--- TASK MATERIAL ---
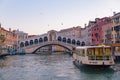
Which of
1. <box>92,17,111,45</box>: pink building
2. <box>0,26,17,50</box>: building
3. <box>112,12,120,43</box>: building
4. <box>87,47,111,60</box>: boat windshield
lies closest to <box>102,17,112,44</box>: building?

--- GOAL ---
Quote the rows above word for word, without the pictures.

--- RESULT OF THE TASK ---
Which of
1. <box>92,17,111,45</box>: pink building
2. <box>0,26,17,50</box>: building
3. <box>112,12,120,43</box>: building
4. <box>87,47,111,60</box>: boat windshield
lies closest to <box>102,17,112,44</box>: building?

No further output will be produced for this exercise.